> [What is asked]:
(A) In the blog post about the speeding ticket, what road was the writer on when the patrolman pulled them over?
(B) Pick up the blog post about the speeding ticket after its last sentence and carry it forward.

> [Quoted passage]:
((

Thursday, February 24, 2011

Fuzzy Memories and Chinchilla Earmuffs

Today I took the road less traveled and got a speeding ticket. I was driving along Frontage road near the highway; in the middle of a sleepy daydream I was jolted awake by the bleeping siren and neon blue lights of a shiny Dodge Charger and a Ray-Ban-wearing patrolman. I was not in a hurry and I was not driving fast, but I was not paying attention and I was suddenly searching for registration and proof of insurance instead of enjoying a quiet car and a cloudless blue sky. My moment went from insignificant to fateful in a matter of seconds.

I have a horrible memory. Even with the siren and the lights and the accelerated heart rate I experienced today, I will quickly forget the details of what happened if I don't have it in writing (or in court records). Now that my kids are getting older, I have been thinking about what their first memories will be and wondering how much they will retain inside their tiny personal vaults forever. What things will make first impressions in their little minds and what moments will they choose to tuck away in boxes deep in their small souls? They are constantly watching and absorbing; it is exciting and terrifying.

))

> [Dataset content]:

((

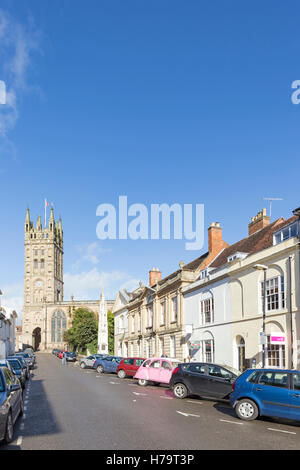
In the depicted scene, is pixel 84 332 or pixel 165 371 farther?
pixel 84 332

))
((

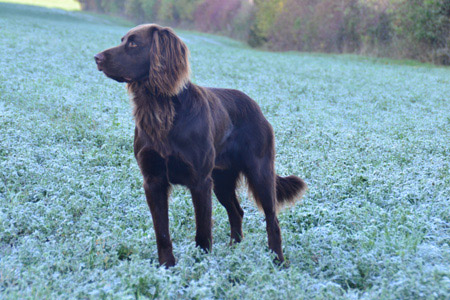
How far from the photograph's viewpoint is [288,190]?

))

> [Task-by-task outputs]:
(A) Frontage road, near the highway.

(B)
I am in awe of people with brilliant memories. To be a great writer, I think you must either have the discipline to journal constantly or the ability to retain and recall events from the past as though they happened yesterday. I love the writing of Annie Dillard and am amazed and jealous of her ability to retell a childhood story down to the the tiniest details. If you haven't read “An American Childhood,” I recommend it. It is one of the few books I have read more than once; Annie Dillard is the queen of recalling detail and my all-time essay heroin.

All writers and artists are somewhat dependant on memories to prompt new projects and creative ideas. I have always wished I could recall childhood stories like many of my friends, siblings and even my grandparents. My grandma's 70 year old memories are more vivid and clear than many events that happened to me last week. She has a gift for verbally telling a tale, and the art of repeating stories hundreds of times has burned vivid details deeply into her mind. At any rate, my memory is poor and I sometimes rely on my older brother Chad's spongy wizard brain to fill in the blanks of childhood for me.

I was skyping with Chad a few weeks ago and we both agreed there is one memory that will always be our ace in the hole, our trump, our pièce de résistance. It's funny because the details of our experience are murky and scarce for both of us. I'm honestly not sure if there is a story jumbled in the mess of it at all, and I decided to leave it vague—like our memories, rather than ask Mom and Dad to fill in the blanks.

My fondest memory isn't the story of the French foreign exchange student who lived with us but didn't shower for two weeks, although I did discover that my sense of smell truly does heighten and enhance my memories. It isn't the story of having my front tooth knocked out on Christmas Eve in high school or the time my friends and I were detained in police cars after we were caught toilet papering.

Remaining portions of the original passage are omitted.